Passage shown ▸

Euphorbia
Characias Wulfenii
“Plant it where it catches the morning light and pair it with dark tulips. The acid green against near-black is one of spring's best tricks.”
— ROSIE
Rosie's Take
Euphorbia is the plant that taught me to love green flowers. For years I thought green wasn't a colour that flowers were allowed to be — flowers were meant to be pink or white or blue, and green was what the leaves did. Then I saw a mature Euphorbia characias Wulfenii in full spring glory and had to completely rethink my position.
Those enormous, cylindrical flower heads — dense columns of chartreuse-lime florets with dark, almost black centres — are unlike anything else in the garden. They glow. In late March and April, when the light is still low and golden, a euphorbia in full bloom looks like it's producing its own light. I once heard someone describe it as 'vegetable electricity' and I've never found a better phrase.
The architectural quality is extraordinary. Each flowering stem stands upright, topped with that dense, rounded cylinder of acid-green, looking for all the world like a modernist sculpture that happens to be alive. Against the blue-grey evergreen foliage, the effect is sophisticated, unusual, and impossible to ignore.

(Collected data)
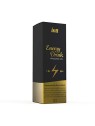 Intt Gel da massaggio Energy Drink 30ml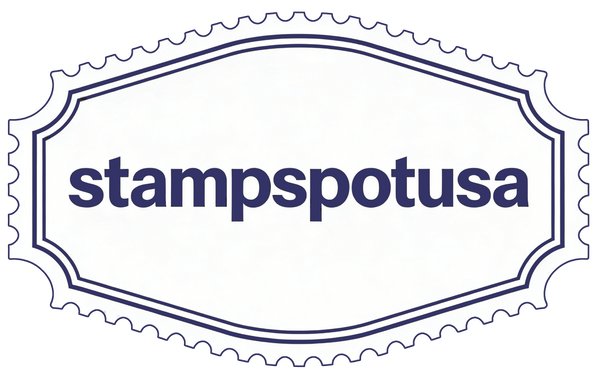 stampspotusa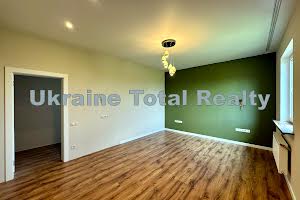 дом по адресу с. Новоселки, Київська
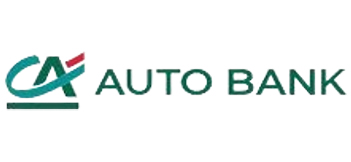 Logo-auto-bank
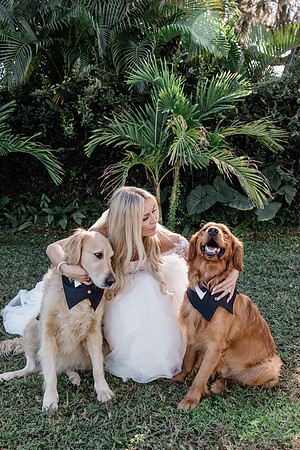 wedding-451
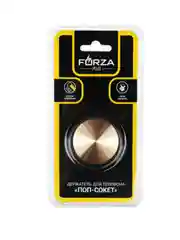 Держатель-подставка для телефона (попсокет) PopSocket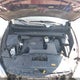 5N1AL0MM3EC519800 2014 Infiniti Qx60 auction photo thumbnail 10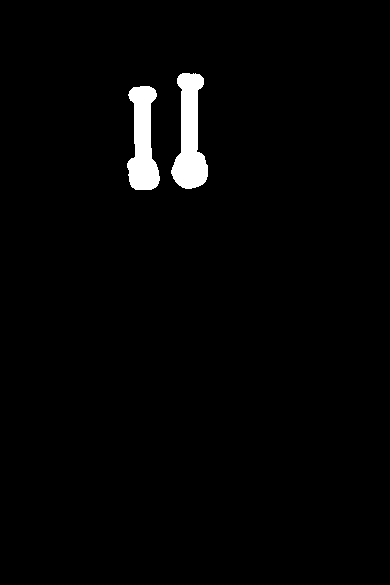 19ab6bff9e8a.png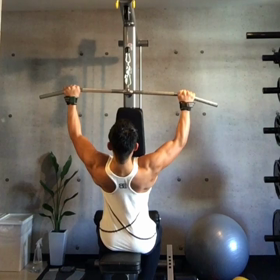 背中の日の画像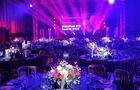 Event Lighting Design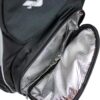 Vulcan Pickleball VLUX Backpack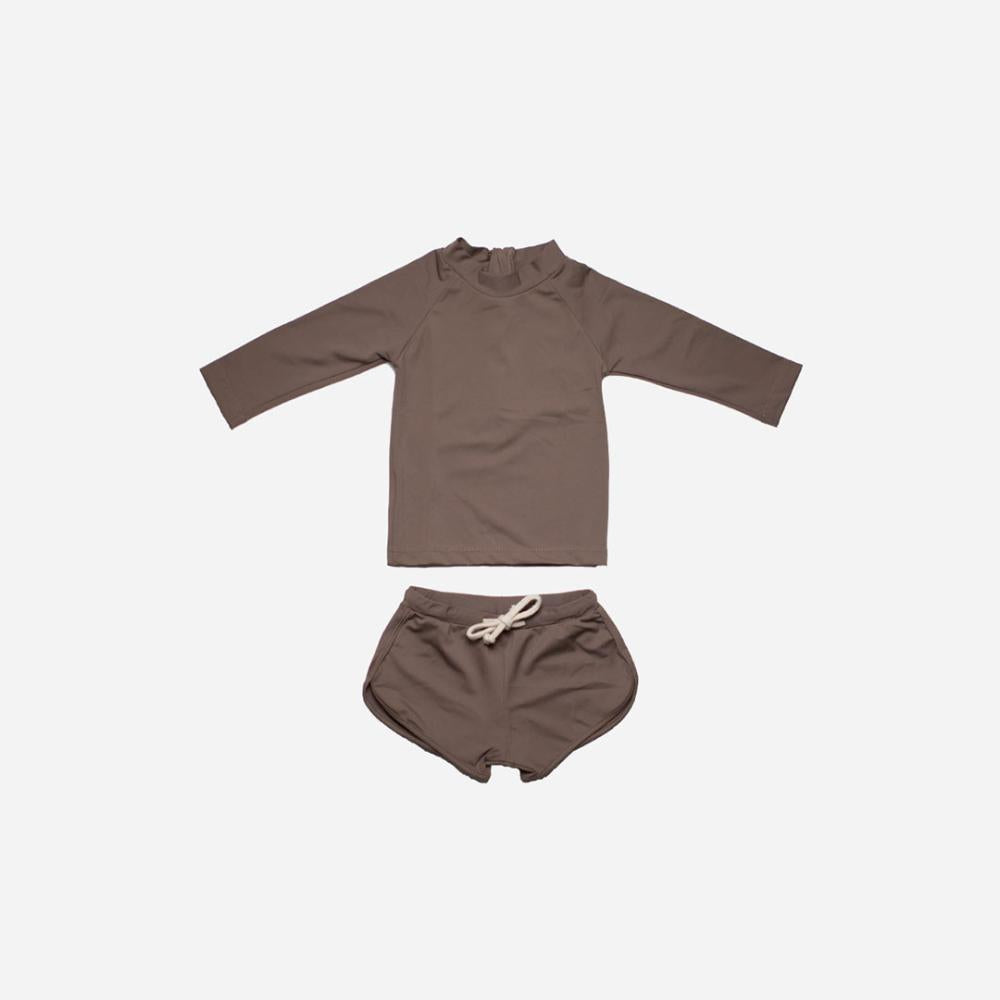 Loui Swimwear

Things to do ▸
[1] Can you rewrite the stretch of the Euphorbia passage from "Those enormous, cylindrical" through "impossible to ignore.", substituting "statue" for "sculpture"?
[2] Can you pick up the Euphorbia passage after its final sentence and keep it going?
The records aren't needed for anything here.

Answers for the tasks ▸
[1]
Those enormous, cylindrical flower heads — dense columns of chartreuse-lime florets with dark, almost black centres — are unlike anything else in the garden. They glow. In late March and April, when the light is still low and golden, a euphorbia in full bloom looks like it's producing its own light. I once heard someone describe it as 'vegetable electricity' and I've never found a better phrase.
The architectural quality is extraordinary. Each flowering stem stands upright, topped with that dense, rounded cylinder of acid-green, looking for all the world like a modernist statue that happens to be alive. Against the blue-grey evergreen foliage, the effect is sophisticated, unusual, and impossible to ignore.

[2]
I grow mine at the corner of a path where it catches the morning light, and in spring it's the first thing I photograph. It pairs brilliantly with dark tulips — Queen of Night is the obvious choice, and the obvious choice is the right one here. Black-maroon against acid green. Trust me.
A warning: the milky sap is an irritant. Gloves when you prune. And the self-seeded babies pop up everywhere with the cheerful persistence of something that knows it's welcome. It is. Euphorbia earned its place in my garden the first spring it flowered, and it's never lost it.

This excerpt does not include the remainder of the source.